■ What you will do ■
Pick up the piece on ADHD and addiction right after its last sentence and write the next part.

■ Source extract ■
Start of Block
Helathy ADHD Addictions

If you have ADHD, your risk of also having a substance abuse problem is about 50%.  Researchers have found this to be a problem for both the inattentive subtype and the hyperactive and impulsive subtypes.  It is unclear if the inattentive and impulsive symptoms are the cause of the substance abuse or if the two problems are the result of the particular brain biology of people with ADHD.

Though all subtypes People of ADHD are prone to addiction.  The ADHD Hyperactive/Impulsive subtype seems to be more at risk to have poor outcomes related to these addictions.

The poor outcomes of ADHD-HI addiction is probably related to the fact that being impulsive is a sure fire way to end up in a whole lot of trouble.  Lets face it.  If you have a drinking problem and also happen to have Predominantly Inattentive ADHD (ADHD-PI), you are likely to sit around thinking even more deeply than usual about some metaphysical or philosophical dilemma in your head.  Our poor ADHD Hyperactive/Impulsive brothers with a drinking problem, however, may well decide to go diving in a 3-foot pond and end up quadriplegics.

Though the ADHD-HI folks may have poorer outcomes related to their addictions, addiction is a problem for all the ADHD sub-types and some action must be taken to channel this propensity for addiction into something constructive.  I would suggest that all individuals with ADHD find themselves some health addictions to occupy that part of the brain that is prone to excesses.

The healthiest addiction that I can think of is exercise.  I have a friend that is so addicted to exercise that rain or shine, winter or summer, Christmas or Yom Kippur, she exercises for 80 minutes a day.  This same friend is also addicted to yoga, and strawberry-kiwi smoothies.  She used to be addicted to beer but now has channeled her addictions into healthier habits.

I should be addicted to exercise and though I walk almost every day for 4 miles, I have yet to reach the level of devotion for my walking to have me qualify it as an addiction.  I am, hands down, no question about it, addicted to coffee.  Some would argue that this is not a healthy addiction but compared to alcohol or gambling coffee is positively admirable.

Some folks with ADHD are addicted to work.  They often get this way because it takes them so long to get anything done.  Being extremely inefficient we can end up spending most of our lives working.  All that time at work can snowball into a life of obsessive work, work, and more work.  In other words, working all the time can turn into an addiction which, once again, I would consider healthier than gambling or say, shooting up heroin.
End of Block
■ Entries provided ■
Start of Block
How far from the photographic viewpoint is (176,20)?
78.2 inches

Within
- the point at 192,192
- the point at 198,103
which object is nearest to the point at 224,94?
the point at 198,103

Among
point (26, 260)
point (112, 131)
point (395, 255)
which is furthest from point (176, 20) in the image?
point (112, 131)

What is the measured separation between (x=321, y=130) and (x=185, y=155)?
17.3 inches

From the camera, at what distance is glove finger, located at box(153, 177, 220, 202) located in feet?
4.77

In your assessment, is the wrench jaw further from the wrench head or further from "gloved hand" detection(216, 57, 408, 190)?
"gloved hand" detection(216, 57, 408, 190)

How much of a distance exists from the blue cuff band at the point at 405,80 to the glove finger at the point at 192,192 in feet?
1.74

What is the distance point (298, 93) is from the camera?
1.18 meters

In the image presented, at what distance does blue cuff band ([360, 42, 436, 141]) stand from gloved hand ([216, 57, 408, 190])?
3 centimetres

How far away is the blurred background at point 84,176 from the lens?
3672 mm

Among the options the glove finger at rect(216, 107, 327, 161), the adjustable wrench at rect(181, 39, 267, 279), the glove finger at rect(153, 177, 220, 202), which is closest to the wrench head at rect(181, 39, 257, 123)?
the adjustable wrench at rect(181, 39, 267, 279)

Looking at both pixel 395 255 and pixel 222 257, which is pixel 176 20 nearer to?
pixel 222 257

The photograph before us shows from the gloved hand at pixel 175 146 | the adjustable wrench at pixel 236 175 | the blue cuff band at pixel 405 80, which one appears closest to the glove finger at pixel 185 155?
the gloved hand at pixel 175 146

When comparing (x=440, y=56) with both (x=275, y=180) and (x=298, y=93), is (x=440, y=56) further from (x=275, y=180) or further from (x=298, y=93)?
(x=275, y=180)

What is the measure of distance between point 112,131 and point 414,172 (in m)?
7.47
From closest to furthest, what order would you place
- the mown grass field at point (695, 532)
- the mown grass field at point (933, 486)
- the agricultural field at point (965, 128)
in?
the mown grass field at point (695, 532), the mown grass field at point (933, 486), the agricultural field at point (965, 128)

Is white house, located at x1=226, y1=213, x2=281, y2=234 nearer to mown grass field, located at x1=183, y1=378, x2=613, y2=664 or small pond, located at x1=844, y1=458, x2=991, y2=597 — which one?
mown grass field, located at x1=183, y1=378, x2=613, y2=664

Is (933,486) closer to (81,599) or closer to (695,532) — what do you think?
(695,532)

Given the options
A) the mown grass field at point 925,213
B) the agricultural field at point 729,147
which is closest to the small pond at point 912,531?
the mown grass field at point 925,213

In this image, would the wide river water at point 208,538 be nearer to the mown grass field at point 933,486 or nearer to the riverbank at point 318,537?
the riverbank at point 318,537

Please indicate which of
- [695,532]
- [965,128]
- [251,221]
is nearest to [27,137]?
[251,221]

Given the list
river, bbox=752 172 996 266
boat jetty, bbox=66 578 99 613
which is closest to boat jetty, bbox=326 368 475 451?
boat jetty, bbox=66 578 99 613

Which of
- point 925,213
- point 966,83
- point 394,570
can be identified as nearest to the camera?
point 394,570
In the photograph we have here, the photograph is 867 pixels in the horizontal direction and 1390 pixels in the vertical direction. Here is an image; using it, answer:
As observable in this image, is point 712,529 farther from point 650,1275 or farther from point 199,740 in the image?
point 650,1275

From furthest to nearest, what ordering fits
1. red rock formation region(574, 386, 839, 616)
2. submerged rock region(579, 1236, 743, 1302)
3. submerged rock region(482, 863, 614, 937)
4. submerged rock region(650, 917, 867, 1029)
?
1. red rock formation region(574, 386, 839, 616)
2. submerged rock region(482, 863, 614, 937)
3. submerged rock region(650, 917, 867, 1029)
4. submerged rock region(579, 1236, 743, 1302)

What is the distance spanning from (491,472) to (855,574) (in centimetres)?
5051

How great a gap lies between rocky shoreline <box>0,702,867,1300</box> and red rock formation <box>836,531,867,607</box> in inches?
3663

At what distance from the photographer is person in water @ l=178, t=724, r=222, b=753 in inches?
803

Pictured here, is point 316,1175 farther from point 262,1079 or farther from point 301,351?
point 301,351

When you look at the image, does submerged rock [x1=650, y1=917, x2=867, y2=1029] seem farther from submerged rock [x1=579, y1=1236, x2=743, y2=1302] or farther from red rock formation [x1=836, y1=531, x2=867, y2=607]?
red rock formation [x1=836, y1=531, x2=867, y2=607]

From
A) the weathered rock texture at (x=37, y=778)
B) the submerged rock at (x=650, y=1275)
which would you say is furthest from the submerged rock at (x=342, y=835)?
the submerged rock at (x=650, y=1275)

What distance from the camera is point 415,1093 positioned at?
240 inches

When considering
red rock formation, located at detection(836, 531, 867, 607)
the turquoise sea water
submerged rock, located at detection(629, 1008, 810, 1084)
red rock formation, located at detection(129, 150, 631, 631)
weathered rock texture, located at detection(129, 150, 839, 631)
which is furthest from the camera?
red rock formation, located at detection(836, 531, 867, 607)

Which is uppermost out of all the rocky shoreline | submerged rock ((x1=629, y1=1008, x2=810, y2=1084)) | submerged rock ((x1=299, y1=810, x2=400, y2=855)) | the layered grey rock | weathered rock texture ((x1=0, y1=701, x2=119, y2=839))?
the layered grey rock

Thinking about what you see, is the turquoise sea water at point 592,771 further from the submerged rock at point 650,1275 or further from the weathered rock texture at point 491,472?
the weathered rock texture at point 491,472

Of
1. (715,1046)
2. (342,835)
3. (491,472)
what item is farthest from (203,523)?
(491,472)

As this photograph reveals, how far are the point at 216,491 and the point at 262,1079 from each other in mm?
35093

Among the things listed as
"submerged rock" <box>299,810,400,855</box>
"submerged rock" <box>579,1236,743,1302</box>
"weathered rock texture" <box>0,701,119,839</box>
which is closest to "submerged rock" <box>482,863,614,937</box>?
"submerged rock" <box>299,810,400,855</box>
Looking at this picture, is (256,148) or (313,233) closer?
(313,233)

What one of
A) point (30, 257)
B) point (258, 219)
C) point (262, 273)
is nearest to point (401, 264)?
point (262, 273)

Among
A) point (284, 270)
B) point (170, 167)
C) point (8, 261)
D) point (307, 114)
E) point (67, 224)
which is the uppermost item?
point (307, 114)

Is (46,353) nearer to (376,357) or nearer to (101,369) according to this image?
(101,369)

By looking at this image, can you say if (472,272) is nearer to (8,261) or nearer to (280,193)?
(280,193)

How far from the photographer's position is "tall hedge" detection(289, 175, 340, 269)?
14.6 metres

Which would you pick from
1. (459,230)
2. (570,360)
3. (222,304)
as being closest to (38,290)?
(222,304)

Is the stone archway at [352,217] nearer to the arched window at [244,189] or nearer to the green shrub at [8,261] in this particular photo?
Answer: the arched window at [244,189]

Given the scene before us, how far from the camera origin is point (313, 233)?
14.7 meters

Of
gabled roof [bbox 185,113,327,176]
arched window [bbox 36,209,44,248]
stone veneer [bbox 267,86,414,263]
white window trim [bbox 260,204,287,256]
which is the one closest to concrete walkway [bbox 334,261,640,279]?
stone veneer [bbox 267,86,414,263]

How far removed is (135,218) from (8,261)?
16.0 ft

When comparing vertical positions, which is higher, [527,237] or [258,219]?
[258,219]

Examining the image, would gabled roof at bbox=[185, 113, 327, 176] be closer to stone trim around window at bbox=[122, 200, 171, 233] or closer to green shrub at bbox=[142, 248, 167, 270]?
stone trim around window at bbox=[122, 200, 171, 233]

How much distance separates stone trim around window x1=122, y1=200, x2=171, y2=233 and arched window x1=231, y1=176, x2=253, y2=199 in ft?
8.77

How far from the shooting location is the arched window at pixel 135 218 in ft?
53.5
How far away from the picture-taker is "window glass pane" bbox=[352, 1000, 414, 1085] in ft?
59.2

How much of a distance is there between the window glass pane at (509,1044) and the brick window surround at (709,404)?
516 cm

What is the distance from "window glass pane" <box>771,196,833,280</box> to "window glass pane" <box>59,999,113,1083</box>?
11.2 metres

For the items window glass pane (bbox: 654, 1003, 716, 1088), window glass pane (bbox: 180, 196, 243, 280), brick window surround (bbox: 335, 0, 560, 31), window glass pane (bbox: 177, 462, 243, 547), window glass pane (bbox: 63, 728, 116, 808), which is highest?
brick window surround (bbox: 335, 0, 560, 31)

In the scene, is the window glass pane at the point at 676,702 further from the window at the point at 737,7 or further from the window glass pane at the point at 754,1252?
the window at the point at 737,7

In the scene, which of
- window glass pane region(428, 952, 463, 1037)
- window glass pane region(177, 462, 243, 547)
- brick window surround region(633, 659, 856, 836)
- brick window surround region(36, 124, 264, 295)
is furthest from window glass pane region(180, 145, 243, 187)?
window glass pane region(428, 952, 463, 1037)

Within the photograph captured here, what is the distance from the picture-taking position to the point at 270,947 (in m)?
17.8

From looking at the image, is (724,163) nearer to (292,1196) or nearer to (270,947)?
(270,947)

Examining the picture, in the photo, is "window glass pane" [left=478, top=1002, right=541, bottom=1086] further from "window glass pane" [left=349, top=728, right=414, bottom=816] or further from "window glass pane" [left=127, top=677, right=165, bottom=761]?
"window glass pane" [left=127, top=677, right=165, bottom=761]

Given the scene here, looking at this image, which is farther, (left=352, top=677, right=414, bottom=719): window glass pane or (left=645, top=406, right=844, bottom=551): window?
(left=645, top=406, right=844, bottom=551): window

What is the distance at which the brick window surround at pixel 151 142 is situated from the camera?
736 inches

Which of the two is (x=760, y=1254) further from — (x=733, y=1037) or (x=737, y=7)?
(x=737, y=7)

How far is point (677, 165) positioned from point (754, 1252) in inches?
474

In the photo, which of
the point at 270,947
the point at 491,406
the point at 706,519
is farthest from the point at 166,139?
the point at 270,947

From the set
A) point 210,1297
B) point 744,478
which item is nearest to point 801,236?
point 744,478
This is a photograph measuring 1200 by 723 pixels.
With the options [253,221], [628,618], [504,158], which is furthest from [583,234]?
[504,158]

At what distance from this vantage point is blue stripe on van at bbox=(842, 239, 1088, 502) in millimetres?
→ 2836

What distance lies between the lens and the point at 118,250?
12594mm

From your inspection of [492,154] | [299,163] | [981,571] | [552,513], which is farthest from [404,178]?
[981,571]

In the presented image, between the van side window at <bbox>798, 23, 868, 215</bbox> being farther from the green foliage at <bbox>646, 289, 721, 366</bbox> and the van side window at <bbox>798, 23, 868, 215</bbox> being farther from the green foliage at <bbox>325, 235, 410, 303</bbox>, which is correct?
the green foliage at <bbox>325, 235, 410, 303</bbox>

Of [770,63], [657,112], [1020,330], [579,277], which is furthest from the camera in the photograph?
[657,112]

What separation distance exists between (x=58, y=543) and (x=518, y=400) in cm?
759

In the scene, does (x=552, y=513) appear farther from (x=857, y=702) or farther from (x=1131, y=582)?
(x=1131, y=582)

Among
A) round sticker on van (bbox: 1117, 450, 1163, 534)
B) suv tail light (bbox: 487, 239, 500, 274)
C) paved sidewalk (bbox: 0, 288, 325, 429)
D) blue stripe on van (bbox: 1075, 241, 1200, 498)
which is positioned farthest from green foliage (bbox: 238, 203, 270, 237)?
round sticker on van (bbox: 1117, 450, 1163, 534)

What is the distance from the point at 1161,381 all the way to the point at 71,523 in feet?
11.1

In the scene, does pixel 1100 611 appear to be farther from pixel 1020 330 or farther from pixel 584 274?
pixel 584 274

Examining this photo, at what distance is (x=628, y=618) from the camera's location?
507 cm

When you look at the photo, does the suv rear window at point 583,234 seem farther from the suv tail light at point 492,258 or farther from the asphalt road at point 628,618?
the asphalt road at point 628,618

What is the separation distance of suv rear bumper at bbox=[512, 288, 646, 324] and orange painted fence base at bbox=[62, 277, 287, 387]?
End of Block
■ Reply ■
My grandmother had ADHD-PI.  I got my ADHD-PI from her.  She was an obsessive Canasta card player.  She played for money and was, by all accounts, extremely good at Canasta.  At some point, Canasta fell out of favor and she moved to poker.  She was also good at poker but then she became very involved in her church and her priest told her that playing cards for money was sinful and she stopped immediately.  From then on she was extremely busy with works of church charity and some might say that she was addicted to the Catholic Church.

I volunteer pretty obsessively.  I run my kid's school lunch program, I volunteer at the Boy's and Girl's Club, I pick up garbage for my neighborhood's environmental project and do river clean-up with a group called Rivers Alive.  I walk dogs at the no-kill pet shelter and mentor Physician Assistant students in the Emergency Department at work.  I deliver food to sick neighbors and I am also on the board of directors at my kid's school.  My partner and friends would probably tell you that I am addicted to volunteering.

The volunteering, like my grandmother's religious obsession, is a pretty darn good way to channel a mind prone to over doing things.  Are you over doing things in a positive way?  If you are not you need to think of something that you love to do that is also healthy and devote as much time as possible to your new health addiction.

Go ahead and get started.  The energy you devote to this new healthy obsession will likely produce great things for you and for others.